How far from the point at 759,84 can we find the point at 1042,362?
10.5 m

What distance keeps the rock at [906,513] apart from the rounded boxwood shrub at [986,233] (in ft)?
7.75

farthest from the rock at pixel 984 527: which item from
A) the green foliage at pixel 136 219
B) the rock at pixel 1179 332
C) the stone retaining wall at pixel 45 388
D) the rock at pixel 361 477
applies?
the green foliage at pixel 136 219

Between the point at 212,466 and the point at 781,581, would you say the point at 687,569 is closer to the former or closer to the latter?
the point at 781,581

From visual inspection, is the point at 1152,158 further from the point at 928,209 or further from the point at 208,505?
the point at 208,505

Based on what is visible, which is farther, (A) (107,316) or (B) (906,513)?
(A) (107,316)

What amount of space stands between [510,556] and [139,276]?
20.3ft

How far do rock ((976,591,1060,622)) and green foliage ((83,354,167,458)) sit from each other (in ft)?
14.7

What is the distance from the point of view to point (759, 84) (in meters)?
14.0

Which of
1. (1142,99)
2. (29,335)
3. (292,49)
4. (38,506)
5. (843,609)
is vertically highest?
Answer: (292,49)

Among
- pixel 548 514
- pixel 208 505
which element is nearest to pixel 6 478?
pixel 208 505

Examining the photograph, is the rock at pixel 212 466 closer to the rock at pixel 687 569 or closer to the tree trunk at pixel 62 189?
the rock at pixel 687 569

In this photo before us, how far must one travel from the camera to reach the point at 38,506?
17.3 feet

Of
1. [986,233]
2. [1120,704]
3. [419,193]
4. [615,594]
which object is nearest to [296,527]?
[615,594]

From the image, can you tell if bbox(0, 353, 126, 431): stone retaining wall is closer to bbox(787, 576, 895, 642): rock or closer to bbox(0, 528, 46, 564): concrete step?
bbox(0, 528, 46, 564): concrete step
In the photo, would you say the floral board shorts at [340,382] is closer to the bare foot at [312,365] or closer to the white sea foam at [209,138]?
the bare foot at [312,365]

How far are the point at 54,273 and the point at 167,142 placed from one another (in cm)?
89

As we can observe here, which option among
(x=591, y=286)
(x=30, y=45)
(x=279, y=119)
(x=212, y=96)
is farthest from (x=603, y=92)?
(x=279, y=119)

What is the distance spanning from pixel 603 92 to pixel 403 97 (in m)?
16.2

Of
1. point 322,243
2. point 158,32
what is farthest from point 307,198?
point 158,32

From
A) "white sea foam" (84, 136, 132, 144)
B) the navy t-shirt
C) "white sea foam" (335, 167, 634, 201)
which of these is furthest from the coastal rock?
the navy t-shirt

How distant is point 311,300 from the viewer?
==================================================
### YOUR OBJECTIVE
Copy out all of the items above, changing every instance of "distance" to "separation" and leaving everything else unchanged.

### OUTPUT OF THE EXERCISE
How far from the point at 759,84 can we find the point at 1042,362?
10.5 m

What separation keeps the rock at [906,513] apart from the rounded boxwood shrub at [986,233] (in ft)?
7.75

farthest from the rock at pixel 984 527: which item from
A) the green foliage at pixel 136 219
B) the rock at pixel 1179 332
C) the stone retaining wall at pixel 45 388
D) the rock at pixel 361 477
applies?
the green foliage at pixel 136 219

Between the point at 212,466 and the point at 781,581, would you say the point at 687,569 is closer to the former or closer to the latter?
the point at 781,581

From visual inspection, is the point at 1152,158 further from the point at 928,209 or further from the point at 208,505?
the point at 208,505

Based on what is visible, which is farther, (A) (107,316) or (B) (906,513)?
(A) (107,316)

What amount of space stands between [510,556] and [139,276]?
20.3ft

How far do rock ((976,591,1060,622)) and green foliage ((83,354,167,458)) sit from each other (in ft)?
14.7

What is the separation from the point of view to point (759, 84) (in meters)?
14.0

Which of
1. (1142,99)
2. (29,335)
3. (292,49)
4. (38,506)
5. (843,609)
is vertically highest?
Answer: (292,49)

Among
- pixel 548 514
- pixel 208 505
which element is nearest to pixel 6 478?
pixel 208 505

Examining the photograph, is the rock at pixel 212 466 closer to the rock at pixel 687 569 or closer to the tree trunk at pixel 62 189?
the rock at pixel 687 569

In this photo before us, how far must one travel from the camera to reach the point at 38,506?
17.3 feet

Of
1. [986,233]
2. [1120,704]
3. [419,193]
4. [615,594]
which object is nearest to [296,527]?
[615,594]

From the image, can you tell if bbox(0, 353, 126, 431): stone retaining wall is closer to bbox(787, 576, 895, 642): rock or closer to bbox(0, 528, 46, 564): concrete step?
bbox(0, 528, 46, 564): concrete step
In the photo, would you say the floral board shorts at [340,382] is closer to the bare foot at [312,365] or closer to the white sea foam at [209,138]?
the bare foot at [312,365]

How far are the point at 54,273 and the point at 167,142 placed from one another (in cm)?
89

As we can observe here, which option among
(x=591, y=286)
(x=30, y=45)
(x=279, y=119)
(x=212, y=96)
is farthest from (x=603, y=92)?
(x=279, y=119)

What is the separation spanning from pixel 603 92 to pixel 403 97 (in m)?
16.2

Of
1. point 322,243
2. point 158,32
what is farthest from point 307,198?
point 158,32

From
A) "white sea foam" (84, 136, 132, 144)
B) the navy t-shirt
C) "white sea foam" (335, 167, 634, 201)
which of these is furthest from the coastal rock?
the navy t-shirt

How distant is point 311,300 from the viewer?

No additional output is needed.